Small steps, not big leaps

A good storyworld plays like bringing in a big fish with a weak fishing line. Unlike a game, storyworlds don’t have big dramatic moments where the player decides the fate of the universe — not until the very end. Instead, the dramatic action proceeds in lots of small steps, some forward, some backward. Sometimes, the player must accept reversals, just as a fisherman must let the fish have the line when he pulls hard. At other times, the player can reel in the drama, just as the fisherman reels in the fish when it pauses.

The underlying strategy is for the player to improve the pValues of the other characters towards the player. This process takes place through a multitude of small steps. People don’t fall in love after one clever comment. People don’t commit to follow a leader after he does one heroic thing. Relationships develop over hundreds of small steps. Inevitably, there are setbacks, and recovering from the setbacks is a crucial part of the process.

Sometimes improving your relationship with one character hurts your relationship with another character. Balancing one gain against another loss is also part of the process of building relationships.

It’s not the path

People who labor under the misconception that a storyworld is like a text adventure tend to think in terms of a network of nodes to traverse, with one node representing success, and that node can be reached only by tracing the correct path. This is double-plus ungood wrongthink. The player’s success or failure is established by WHAT he does while traversing the network, not WHERE he goes. Theoretically, it should be possible to create a simple linear path that the player traverses every time he plays, but the player’s choice of options in each case determine the outcome. Here’s are some diagrams showing various networks, paths, and trees:

A story is simply a linear sequence of events, with no choices available to the reader.

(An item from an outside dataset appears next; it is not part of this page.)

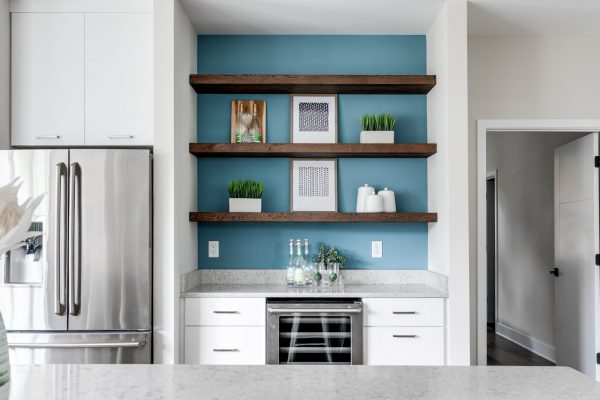 Gorgeous kitchen with floating shelves and wine fridge in new contemporary home by Richmond Hill Design-Build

The simplest and most obvious way to make it interactive is with a conventional tree structure where the player’s choices lead to different outcomes. The flaw in tree structures is the exponential explosion of nodes; nobody can build a tree big enough to provide an interesting experience.

The big step forward is a directed graph with global variables whose values change incrementally as the graph is traversed. An early and very simple version of this was Pac-Man:

The directed graph is shown on the right; the dots are the global variables that are changed by traversal through the graph. However, this is a simple application of the idea of using a directed graph with global variables; the Storytron technology took this much further with a much richer set of global variables that could be altered by the player’s behavior as he traversed the graph.

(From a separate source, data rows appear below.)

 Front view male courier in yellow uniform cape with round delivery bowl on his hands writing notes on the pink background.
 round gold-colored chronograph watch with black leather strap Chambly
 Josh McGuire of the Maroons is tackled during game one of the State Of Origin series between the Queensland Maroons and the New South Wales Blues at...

Here is a very, very simple version of the graph for an encounter-based storyworld:

Here it is the pValues that are altered by the player’s behavior as he traverses the simple story-like graph.

RomCom

The demo storyworld is RomCom. It presents a simple story of a guy and a gal meeting. It’s nowhere near polished and perfect; there are plenty of tuning problems, but my intention is to give users the opportunity to mess around with a storyworld.

The first four encounters (A Bad Day, First Meeting, Introductions, and Schedule Lunch) are prefatory. They are meant to provide an introduction to the general situation and the characters. The player does not have any leeway for meaningful interaction. This is necessary to encounter storyworlds; the player should not have to make decisions before the basic situation has been laid down. Only after the player has gone through the basics should the player be presented with dramatically meaningful choices. This takes place in the next five encounters (Prepare for Date, Opening Conversation, What’s Your Job, Are You From Here?, and Ask About Pets). These lead to the concluding encounter, Final Decision, in which the results of the player’s actions are brought to bear.

There are five endpoints to the game, each reached in a different manner.